## Work to complete
Looking at the listing below, give the number of lines in which the string "STEP" appears, and add nothing else.
----- Exercise input -----
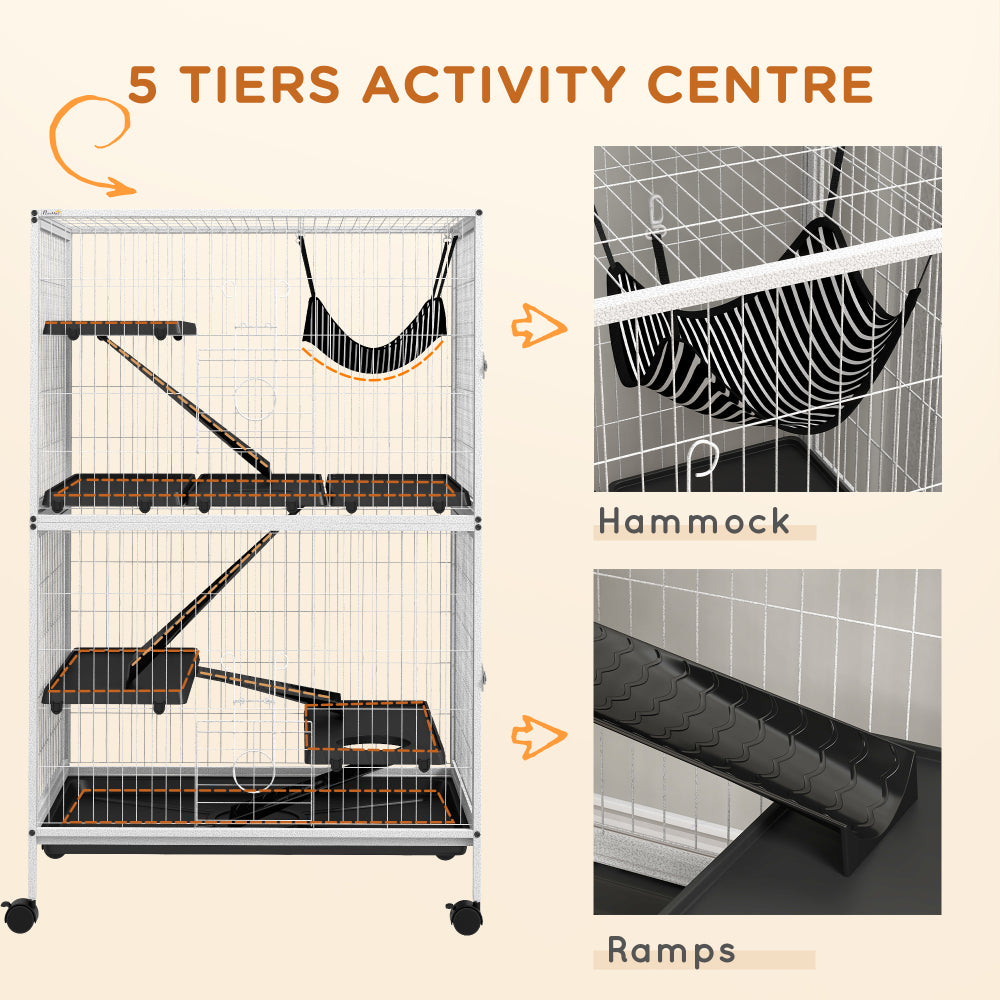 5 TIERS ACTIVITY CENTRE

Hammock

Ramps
-----
----- Exercise input -----
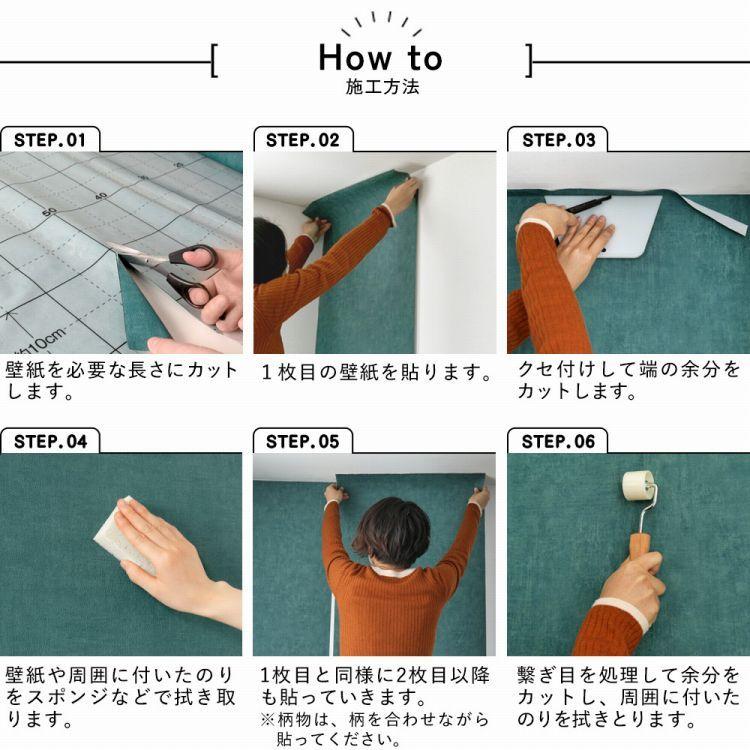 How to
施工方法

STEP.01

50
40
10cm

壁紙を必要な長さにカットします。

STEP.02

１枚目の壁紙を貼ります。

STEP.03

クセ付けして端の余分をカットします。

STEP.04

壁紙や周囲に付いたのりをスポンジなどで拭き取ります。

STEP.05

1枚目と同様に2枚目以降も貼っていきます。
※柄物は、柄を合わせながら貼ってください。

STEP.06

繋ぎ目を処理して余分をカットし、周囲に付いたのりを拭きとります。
-----
## Exercise solution
6